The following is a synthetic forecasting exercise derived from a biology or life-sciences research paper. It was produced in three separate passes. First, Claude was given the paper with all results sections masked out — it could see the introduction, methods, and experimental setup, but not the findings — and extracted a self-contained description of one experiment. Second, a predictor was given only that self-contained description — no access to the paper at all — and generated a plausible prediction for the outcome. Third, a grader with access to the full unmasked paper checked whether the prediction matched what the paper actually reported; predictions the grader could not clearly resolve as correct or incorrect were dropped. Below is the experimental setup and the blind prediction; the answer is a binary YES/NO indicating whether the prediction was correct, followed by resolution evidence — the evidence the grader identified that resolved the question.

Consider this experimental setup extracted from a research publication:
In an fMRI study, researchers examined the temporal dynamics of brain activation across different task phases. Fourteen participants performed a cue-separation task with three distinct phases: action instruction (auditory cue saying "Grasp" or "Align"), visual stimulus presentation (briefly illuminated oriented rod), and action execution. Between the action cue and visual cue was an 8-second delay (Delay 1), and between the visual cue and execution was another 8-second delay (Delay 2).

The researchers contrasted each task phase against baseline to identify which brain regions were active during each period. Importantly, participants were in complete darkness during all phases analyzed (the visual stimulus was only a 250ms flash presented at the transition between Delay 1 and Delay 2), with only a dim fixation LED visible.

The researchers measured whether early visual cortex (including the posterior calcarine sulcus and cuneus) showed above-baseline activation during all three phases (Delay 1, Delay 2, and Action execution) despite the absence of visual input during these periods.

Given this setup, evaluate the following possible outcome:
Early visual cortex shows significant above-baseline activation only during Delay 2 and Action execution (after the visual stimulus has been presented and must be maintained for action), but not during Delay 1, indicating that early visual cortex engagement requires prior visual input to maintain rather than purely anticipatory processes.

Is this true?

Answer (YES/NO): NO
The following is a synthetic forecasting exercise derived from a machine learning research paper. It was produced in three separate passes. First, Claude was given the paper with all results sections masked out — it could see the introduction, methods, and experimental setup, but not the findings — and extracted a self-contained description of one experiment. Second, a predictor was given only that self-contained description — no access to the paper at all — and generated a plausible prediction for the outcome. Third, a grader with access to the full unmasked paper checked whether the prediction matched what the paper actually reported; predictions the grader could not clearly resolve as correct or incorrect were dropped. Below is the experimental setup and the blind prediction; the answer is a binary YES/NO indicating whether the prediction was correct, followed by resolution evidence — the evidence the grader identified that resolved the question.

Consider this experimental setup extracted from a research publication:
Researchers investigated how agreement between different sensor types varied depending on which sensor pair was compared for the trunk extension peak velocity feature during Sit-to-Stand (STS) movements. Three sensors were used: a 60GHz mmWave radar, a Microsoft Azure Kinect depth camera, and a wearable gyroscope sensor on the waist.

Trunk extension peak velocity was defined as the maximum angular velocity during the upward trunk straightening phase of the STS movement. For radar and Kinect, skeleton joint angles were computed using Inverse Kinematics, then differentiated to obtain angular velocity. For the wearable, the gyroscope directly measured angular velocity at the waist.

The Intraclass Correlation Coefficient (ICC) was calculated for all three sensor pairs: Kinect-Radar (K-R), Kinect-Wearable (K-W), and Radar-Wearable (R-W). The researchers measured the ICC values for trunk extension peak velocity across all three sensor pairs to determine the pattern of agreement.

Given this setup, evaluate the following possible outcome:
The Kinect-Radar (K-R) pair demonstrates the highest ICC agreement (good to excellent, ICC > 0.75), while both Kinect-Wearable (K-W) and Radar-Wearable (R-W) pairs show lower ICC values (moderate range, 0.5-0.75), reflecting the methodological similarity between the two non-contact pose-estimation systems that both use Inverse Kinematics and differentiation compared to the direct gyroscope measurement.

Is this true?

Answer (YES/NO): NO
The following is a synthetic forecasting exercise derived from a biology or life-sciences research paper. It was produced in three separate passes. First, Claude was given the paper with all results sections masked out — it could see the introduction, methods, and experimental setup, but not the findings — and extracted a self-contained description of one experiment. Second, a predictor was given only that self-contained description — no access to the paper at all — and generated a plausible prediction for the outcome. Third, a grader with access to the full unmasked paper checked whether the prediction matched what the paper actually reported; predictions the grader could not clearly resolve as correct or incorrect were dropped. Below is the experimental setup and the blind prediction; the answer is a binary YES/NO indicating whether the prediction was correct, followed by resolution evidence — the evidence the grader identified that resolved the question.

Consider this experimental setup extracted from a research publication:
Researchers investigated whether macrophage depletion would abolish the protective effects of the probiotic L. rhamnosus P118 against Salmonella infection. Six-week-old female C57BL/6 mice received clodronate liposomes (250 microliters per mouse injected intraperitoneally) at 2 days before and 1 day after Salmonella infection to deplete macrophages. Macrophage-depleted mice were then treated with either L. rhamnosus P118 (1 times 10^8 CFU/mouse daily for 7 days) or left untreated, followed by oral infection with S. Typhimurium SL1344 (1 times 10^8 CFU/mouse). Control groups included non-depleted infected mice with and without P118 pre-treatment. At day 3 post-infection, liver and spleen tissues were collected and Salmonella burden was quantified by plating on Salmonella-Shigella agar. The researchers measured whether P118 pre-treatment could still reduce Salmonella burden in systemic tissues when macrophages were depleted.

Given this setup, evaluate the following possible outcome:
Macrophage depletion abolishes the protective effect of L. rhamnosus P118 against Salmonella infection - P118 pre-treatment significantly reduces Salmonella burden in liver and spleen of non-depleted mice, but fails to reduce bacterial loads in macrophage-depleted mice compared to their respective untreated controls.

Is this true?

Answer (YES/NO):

* * *

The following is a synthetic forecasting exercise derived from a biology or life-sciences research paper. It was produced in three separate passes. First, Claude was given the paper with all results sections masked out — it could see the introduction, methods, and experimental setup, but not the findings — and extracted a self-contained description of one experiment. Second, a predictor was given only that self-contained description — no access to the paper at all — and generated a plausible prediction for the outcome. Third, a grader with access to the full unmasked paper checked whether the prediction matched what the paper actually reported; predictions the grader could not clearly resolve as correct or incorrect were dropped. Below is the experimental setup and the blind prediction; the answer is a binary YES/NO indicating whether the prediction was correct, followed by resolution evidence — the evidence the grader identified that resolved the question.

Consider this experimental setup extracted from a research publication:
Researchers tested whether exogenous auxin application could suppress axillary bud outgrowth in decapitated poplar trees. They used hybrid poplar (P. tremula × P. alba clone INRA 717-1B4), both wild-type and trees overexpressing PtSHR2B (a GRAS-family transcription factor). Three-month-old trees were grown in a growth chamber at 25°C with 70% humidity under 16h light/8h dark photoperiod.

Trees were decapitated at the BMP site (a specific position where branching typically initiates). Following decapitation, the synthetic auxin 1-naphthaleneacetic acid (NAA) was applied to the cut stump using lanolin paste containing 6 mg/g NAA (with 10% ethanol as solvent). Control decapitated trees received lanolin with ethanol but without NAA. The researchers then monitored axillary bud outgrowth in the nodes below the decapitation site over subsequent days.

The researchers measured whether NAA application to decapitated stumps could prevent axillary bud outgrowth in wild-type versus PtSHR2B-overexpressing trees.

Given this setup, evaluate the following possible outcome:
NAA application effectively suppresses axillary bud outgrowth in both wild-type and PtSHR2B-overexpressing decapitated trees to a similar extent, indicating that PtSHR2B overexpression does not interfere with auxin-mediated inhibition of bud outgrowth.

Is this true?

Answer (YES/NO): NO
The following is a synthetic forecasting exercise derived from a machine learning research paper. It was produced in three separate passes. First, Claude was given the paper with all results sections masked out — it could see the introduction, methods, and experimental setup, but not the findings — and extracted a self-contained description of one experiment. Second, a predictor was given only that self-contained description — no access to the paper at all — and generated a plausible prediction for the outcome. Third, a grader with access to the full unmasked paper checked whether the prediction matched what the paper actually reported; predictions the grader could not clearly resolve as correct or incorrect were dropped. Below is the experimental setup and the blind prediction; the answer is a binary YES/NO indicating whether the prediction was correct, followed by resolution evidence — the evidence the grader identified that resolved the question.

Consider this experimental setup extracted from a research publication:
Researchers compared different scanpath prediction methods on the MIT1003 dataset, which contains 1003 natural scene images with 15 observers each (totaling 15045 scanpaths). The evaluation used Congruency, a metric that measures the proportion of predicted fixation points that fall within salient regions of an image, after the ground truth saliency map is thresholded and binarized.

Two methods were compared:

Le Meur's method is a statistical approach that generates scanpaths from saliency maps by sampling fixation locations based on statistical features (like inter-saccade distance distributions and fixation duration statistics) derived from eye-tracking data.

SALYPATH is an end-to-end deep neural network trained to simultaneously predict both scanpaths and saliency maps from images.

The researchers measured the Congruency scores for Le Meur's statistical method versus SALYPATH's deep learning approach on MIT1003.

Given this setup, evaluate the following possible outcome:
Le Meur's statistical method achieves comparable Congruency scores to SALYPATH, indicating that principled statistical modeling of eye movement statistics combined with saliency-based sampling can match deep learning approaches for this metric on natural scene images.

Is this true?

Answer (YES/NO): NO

* [YOUR ASSIGNMENT]
Please filter the entries above down to the lines holding "outgrowth" and copy them.

* [WRITTEN SOLUTION]
Researchers tested whether exogenous auxin application could suppress axillary bud outgrowth in decapitated poplar trees. They used hybrid poplar (P. tremula × P. alba clone INRA 717-1B4), both wild-type and trees overexpressing PtSHR2B (a GRAS-family transcription factor). Three-month-old trees were grown in a growth chamber at 25°C with 70% humidity under 16h light/8h dark photoperiod.
Trees were decapitated at the BMP site (a specific position where branching typically initiates). Following decapitation, the synthetic auxin 1-naphthaleneacetic acid (NAA) was applied to the cut stump using lanolin paste containing 6 mg/g NAA (with 10% ethanol as solvent). Control decapitated trees received lanolin with ethanol but without NAA. The researchers then monitored axillary bud outgrowth in the nodes below the decapitation site over subsequent days.
The researchers measured whether NAA application to decapitated stumps could prevent axillary bud outgrowth in wild-type versus PtSHR2B-overexpressing trees.
NAA application effectively suppresses axillary bud outgrowth in both wild-type and PtSHR2B-overexpressing decapitated trees to a similar extent, indicating that PtSHR2B overexpression does not interfere with auxin-mediated inhibition of bud outgrowth.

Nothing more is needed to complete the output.